Ausgangstext »

= = = =

Darmgesundheit und Gehirnerkrankungen: Forschungsprojekt startet am DZNE Tübingen

Deutschland wird in den kommenden Jahrzehnten einen grundlegenden demografischen Wandel erfahren. Damit nimmt auch die Häufigkeit von Alterserkrankungen zu. Das gilt insbesondere für Formen der Demenz, aber auch für andere neurodegenerative Erkrankungen, beispielsweise Parkinson. Ein kooperatives Forschungsprojekt untersucht nun, welche Rolle das Darmmikrobiom bei der Entstehung und der Therapie dieser Krankheiten spielen könnte.

Das Projekt Molekulare Stratifizierung neurodegenerativer Erkrankungen für Früherkennung und personalisierte Therapiewird vom Ministerium für Wissenschaft, Forschung und Kunst Baden-Württemberg bis Ende 2021 gefördert. Dieses Forschungsvorhaben wird im Rahmen des Förderprogramms „Translation an den Schnittstellen der großen Volkskrankheiten“ finanziert und umfasst neben dem DZNE vier weitere Partner: Hertie-Institut für klinische Hirnforschung (HIH), Deutsches Zentrum für Diabetesforschung (DZD), Deutsches Zentrum für Infektionsforschung (DZIF) sowie das Next-Generation-Sequencing Competence Center Tübingen (NCCT). Von den 440.000 Euro Gesamtbudget erhält das DZNE rund 230.000 Euro.

= = = =

Ziel der Übung » Schreib den Text über das Forschungsprojekt zu Darmmikrobiom und Gehirnerkrankungen nach seinem letzten Satz weiter. Die Zeilen unten haben mit dem Text nichts zu tun.

= = = =

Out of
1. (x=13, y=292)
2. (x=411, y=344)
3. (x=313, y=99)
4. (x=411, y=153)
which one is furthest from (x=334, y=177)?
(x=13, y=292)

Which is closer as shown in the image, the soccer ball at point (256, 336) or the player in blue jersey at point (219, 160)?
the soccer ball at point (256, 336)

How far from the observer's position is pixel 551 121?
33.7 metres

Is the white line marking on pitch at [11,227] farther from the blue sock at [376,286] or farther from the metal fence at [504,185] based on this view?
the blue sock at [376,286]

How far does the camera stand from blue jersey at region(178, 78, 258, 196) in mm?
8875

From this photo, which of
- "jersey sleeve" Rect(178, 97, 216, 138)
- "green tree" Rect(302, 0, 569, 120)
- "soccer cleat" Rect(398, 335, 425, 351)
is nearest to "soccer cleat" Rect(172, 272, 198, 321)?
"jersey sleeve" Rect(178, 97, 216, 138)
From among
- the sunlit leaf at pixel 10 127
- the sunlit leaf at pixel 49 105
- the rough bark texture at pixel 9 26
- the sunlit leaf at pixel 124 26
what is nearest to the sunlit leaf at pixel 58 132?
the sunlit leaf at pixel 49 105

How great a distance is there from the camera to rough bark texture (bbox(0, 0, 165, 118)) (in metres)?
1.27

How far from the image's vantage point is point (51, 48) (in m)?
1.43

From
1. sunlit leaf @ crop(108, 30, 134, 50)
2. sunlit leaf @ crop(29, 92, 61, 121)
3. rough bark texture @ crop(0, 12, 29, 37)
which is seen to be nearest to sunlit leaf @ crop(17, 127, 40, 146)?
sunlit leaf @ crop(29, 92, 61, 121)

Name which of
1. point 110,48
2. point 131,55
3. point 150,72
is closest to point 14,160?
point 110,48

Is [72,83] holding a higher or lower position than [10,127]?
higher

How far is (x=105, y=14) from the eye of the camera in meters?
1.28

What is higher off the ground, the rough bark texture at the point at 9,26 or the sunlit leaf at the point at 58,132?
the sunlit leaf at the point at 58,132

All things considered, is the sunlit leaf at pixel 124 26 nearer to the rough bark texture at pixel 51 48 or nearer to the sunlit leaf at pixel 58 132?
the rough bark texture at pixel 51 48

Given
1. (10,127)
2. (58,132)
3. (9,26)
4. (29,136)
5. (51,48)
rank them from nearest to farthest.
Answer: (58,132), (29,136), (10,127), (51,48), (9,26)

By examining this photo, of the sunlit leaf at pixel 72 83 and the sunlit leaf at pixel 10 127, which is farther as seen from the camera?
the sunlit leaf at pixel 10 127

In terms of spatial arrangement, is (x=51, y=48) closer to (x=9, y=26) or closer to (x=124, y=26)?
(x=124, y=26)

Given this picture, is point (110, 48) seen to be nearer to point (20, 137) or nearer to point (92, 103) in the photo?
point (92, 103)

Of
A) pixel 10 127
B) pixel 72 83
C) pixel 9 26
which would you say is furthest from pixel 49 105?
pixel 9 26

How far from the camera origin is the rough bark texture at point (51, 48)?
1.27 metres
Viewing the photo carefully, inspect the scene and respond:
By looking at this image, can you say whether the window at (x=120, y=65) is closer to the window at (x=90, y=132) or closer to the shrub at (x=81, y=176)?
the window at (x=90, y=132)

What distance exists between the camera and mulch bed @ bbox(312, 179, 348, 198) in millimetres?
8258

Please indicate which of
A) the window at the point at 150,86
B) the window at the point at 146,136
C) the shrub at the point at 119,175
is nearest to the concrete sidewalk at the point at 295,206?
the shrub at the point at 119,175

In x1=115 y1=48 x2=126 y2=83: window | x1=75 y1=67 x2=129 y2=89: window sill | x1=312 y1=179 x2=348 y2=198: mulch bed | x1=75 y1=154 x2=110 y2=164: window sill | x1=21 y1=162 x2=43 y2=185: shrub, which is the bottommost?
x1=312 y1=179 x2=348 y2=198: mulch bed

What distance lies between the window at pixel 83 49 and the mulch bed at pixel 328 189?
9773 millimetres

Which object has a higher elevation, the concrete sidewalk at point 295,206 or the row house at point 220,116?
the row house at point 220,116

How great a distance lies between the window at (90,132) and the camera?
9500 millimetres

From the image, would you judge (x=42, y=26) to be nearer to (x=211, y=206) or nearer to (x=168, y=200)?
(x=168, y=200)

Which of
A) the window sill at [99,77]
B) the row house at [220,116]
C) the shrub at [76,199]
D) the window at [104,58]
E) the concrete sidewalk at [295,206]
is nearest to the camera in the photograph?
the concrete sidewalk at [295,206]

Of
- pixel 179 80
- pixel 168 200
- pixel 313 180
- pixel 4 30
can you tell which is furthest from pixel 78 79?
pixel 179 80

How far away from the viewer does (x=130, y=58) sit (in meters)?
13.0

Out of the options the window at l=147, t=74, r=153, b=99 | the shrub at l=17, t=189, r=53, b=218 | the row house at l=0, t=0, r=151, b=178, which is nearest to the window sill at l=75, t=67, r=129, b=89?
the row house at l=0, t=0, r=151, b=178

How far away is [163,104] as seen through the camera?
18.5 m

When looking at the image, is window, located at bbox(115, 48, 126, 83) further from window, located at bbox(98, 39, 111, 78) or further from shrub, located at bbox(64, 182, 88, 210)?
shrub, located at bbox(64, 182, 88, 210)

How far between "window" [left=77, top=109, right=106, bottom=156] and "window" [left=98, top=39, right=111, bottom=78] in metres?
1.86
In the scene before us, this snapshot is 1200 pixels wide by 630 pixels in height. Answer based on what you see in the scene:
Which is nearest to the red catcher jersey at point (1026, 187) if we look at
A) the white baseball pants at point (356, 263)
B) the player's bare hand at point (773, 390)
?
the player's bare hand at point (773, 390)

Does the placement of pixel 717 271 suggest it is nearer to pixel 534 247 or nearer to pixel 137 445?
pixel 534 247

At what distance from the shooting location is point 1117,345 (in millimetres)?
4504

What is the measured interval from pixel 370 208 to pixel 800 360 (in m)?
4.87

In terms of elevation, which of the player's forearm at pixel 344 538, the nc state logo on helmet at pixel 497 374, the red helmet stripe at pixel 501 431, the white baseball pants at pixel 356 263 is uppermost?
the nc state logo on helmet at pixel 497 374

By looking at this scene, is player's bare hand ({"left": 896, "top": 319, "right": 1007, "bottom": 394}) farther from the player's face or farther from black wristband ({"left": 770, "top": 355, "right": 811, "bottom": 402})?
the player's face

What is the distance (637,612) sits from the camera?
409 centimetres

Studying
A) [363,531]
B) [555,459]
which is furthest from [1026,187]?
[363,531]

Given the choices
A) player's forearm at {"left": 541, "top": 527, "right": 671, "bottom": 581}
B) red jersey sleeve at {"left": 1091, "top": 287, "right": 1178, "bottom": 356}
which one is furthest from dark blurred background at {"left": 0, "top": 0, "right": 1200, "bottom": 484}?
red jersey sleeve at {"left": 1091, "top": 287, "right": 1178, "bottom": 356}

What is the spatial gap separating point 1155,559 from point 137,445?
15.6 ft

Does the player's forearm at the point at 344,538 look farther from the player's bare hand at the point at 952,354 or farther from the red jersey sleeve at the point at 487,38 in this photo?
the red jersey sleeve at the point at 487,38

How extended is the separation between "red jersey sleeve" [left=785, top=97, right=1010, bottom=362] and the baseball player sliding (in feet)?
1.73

= = = =

Deine Antwort »
Im Projekt, das jetzt startet, will ein interdisziplinäres Forschungsteam herausfinden, ob das Darmmikrobiom wichtig bei der Verursachung und bei der Therapie von Gehirnerkrankungen sein kann. Das Mikrobiom des Darms besteht aus Milliarden von Mikroorganismen. Es sorgt mit dafür, dass der Körper Krankheitserreger abwehren kann. Rund 70 Prozent des menschlichen Immunsystems werden vom Darm aus gesteuert. Ein großer Teil der Immunzellen ist in der Darmschleimhaut zu finden. Das liegt daran, dass mit der Nahrung Erreger in den Körper gelangen, auf die das Abwehrsystem rasch reagieren muss.

Wie beeinflusst das Darmmikrobiom die Gesundheit des Gehirns?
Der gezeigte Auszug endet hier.